Posted by Rebecca Stevens on May 18,2010 | 12:51 PM
Concerning your article, "Coldblooded Rescue":
All life forms live because of their ability to adapt to their environment, i.e., fit enough to survive. We humans are an integral part of the environment of sea turtles. This article reports another case of well-meaning humans adapting the environment to suit the limited survival ability of the turtles. As the turtles continue to breed, the same penchant for getting stuck in the cape will expand. In simpler terms, these people are making the adaptability - hence the survivability - of these sea turtles dependent on them. What will happen to them in 20, 50, 100 years? It appears that not all migrating turtles get stuck there. Perhaps they have learned to avoid the cape; their offspring will "survive." Are these people helping or hurting the species?? We need to appreciate Darwin's message a bit more.

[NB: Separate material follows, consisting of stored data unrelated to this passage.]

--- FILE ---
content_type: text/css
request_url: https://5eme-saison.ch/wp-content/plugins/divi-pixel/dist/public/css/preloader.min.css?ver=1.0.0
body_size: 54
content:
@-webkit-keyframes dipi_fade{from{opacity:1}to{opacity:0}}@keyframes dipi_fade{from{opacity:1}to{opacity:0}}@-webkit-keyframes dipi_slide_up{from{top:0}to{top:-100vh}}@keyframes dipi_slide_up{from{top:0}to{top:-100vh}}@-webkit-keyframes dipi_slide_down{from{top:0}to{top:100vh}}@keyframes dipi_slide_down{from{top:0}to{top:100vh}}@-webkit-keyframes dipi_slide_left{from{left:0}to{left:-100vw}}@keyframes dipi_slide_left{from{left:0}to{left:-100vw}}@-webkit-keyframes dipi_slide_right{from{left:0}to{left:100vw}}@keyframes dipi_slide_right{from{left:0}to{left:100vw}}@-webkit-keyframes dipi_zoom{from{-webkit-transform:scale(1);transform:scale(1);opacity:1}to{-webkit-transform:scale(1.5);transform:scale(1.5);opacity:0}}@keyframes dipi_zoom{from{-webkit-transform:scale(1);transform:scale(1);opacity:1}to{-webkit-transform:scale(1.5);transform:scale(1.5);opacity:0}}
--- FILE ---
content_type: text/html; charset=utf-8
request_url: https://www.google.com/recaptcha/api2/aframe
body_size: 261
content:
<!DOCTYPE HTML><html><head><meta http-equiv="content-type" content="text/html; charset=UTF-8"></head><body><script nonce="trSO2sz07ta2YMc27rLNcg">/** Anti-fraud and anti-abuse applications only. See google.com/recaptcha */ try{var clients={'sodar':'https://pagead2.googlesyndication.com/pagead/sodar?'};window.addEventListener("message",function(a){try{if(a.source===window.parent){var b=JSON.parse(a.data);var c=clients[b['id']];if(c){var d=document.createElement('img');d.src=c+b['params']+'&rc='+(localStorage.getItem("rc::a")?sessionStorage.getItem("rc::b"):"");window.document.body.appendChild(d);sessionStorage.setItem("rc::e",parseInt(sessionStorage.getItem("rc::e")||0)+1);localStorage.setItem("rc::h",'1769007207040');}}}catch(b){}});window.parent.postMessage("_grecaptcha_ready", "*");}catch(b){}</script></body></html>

Many kudos to your excellent magazine.
Posted by Wayne Gonzalez on April 30,2010 | 11:05 AM
I am totally worried about those banana boxes.
THEY USED TO BE TREATED WITH CHEMICALS to prevent importing pests with the product. There may be treated inserts now, like grape boxes have. Even after removal of the inserts, the boxes could have residuals that might be harmful to weakened survivors.
Posted by John H. Salomon on April 29,2010 | 10:29 AM
Terrific article, but I'm unhappy that my paper issue this month was so badly put together that some stories (like this one) had repeated beginnings (duplicated pages), and NO END, so I was unable to finish reading this story in the actual magazine. Thank goodness it's available online!
Posted by Krista Thompson on April 26,2010 | 11:59 AM
Terrific article about the dramatic rescue and rehab of the endangered Kemp's ridleys. The video made me cry to see these magnificent little animals on their way back to the wild, healthy and whole.